1. Ambisi yang Diperbarui: Peningkatan Target NDC (Nationally Determined Contribution)
Salah satu pilar utama komitmen Indonesia adalah melalui NDC, dokumen yang berisi target pengurangan emisi gas rumah kaca (GRK). Indonesia telah memperbarui NDC-nya (Enhanced NDC) dengan target yang lebih ambisius. Pada dokumen NDC terbaru yang diserahkan ke UNFCCC, Indonesia berkomitmen untuk mengurangi emisi GRK sebesar:
- 31,89% tanpa syarat (unconditional) dengan upaya sendiri.
- 43,20% bersyarat (conditional) dengan dukungan internasional.
Peningkatan target ini menunjukkan keseriusan Indonesia dalam berkontribusi pada upaya global menahan laju pemanasan bumi di bawah 1,5 derajat Celsius, dibandingkan target sebelumnya yang sebesar 29% (unconditional) dan 41% (conditional). Sektor yang menjadi fokus utama dalam target ini meliputi kehutanan, energi, limbah, pertanian, dan proses industri.

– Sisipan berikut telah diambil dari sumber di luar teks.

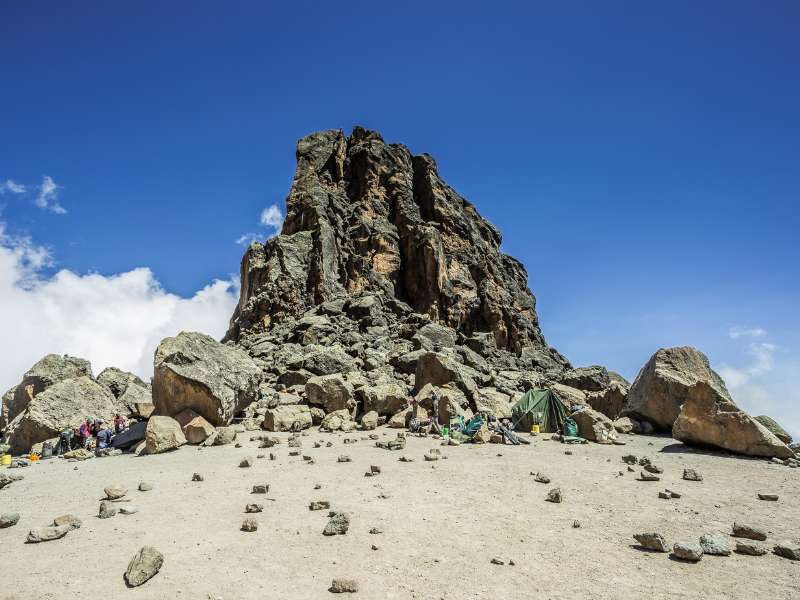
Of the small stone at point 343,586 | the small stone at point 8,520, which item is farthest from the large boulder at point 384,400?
the small stone at point 343,586

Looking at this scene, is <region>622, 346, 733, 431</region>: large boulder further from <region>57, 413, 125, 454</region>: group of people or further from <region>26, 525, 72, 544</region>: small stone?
<region>57, 413, 125, 454</region>: group of people

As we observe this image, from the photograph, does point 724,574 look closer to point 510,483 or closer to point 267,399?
point 510,483

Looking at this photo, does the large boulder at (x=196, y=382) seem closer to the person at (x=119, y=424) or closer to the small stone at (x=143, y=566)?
the person at (x=119, y=424)

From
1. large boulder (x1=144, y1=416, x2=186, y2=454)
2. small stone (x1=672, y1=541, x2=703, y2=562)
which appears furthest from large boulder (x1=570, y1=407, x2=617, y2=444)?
large boulder (x1=144, y1=416, x2=186, y2=454)

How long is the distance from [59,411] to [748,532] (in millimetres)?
24463

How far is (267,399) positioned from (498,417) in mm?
12316

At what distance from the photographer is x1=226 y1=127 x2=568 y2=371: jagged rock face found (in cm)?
5641

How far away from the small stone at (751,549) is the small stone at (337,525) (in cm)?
615

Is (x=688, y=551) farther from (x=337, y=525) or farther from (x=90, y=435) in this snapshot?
(x=90, y=435)

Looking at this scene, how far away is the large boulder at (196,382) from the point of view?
18.2m

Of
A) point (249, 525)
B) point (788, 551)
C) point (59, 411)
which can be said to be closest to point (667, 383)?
point (788, 551)

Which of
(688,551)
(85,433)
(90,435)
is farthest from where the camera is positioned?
(90,435)

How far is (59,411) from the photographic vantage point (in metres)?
19.9

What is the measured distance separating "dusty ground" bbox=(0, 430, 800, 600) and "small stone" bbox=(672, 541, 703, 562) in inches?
6.1
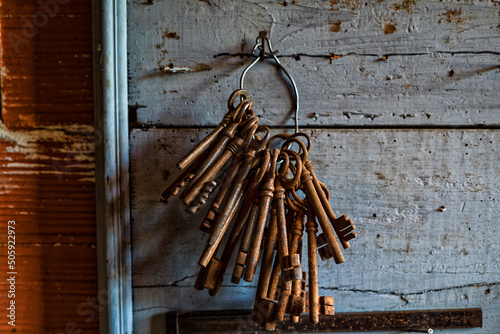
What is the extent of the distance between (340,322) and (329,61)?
1.61ft

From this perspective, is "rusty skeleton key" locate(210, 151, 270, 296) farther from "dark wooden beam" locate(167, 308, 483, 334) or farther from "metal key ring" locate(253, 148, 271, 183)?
"dark wooden beam" locate(167, 308, 483, 334)

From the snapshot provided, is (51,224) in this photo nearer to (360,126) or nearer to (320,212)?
(320,212)

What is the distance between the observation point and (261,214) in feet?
1.70

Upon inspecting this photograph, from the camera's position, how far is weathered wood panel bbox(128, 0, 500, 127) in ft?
2.09

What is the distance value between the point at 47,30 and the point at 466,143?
0.81m

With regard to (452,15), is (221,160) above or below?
below

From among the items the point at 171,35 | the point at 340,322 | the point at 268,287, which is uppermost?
the point at 171,35

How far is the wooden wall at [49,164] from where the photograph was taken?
64cm

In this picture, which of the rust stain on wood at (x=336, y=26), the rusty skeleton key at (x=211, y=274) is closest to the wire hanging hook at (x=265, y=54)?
the rust stain on wood at (x=336, y=26)

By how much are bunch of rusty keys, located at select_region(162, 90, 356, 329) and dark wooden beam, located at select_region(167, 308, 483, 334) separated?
122 mm

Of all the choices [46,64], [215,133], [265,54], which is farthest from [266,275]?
[46,64]

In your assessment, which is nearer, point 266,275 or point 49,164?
point 266,275

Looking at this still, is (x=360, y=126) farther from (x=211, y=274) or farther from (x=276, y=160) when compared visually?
(x=211, y=274)

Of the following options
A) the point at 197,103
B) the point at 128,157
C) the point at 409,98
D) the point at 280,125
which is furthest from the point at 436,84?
the point at 128,157
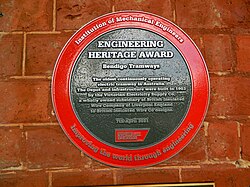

2. Terobosan Ekonomi: Implementasi Nilai Ekonomi Karbon (NEK)
Kebijakan paling revolusioner adalah implementasi Nilai Ekonomi Karbon (NEK) melalui Peraturan Presiden (Perpres) Nomor 98 Tahun 2021 tentang Penyelenggaraan Nilai Ekonomi Karbon untuk Pencapaian Target Kontribusi yang Ditetapkan Secara Nasional dan Pengendalian Emisi Gas Rumah Kaca dalam Pembangunan Nasional. Perpres ini menjadi payung hukum bagi berbagai mekanisme yang mengintegrasikan aspek ekonomi dalam upaya penurunan emisi, meliputi:
- Perdagangan Karbon: Mekanisme jual beli izin emisi antar pelaku usaha, mendorong industri untuk mengurangi emisi agar dapat menjual kelebihan izinnya.
- Pembayaran Berbasis Kinerja (Result-Based Payment): Insentif finansial yang diberikan atas capaian penurunan emisi yang terukur, seringkali didanai oleh pihak internasional.
- Pungutan Karbon: Pajak atau retribusi yang dikenakan atas emisi karbon, untuk mendorong perubahan perilaku dan menyediakan dana bagi proyek-proyek hijau.
Implementasi NEK diharapkan dapat menciptakan insentif kuat bagi sektor swasta dan publik untuk berinvestasi dalam teknologi rendah karbon dan praktik berkelanjutan, menjadikan pengurangan emisi bukan lagi beban melainkan peluang ekonomi.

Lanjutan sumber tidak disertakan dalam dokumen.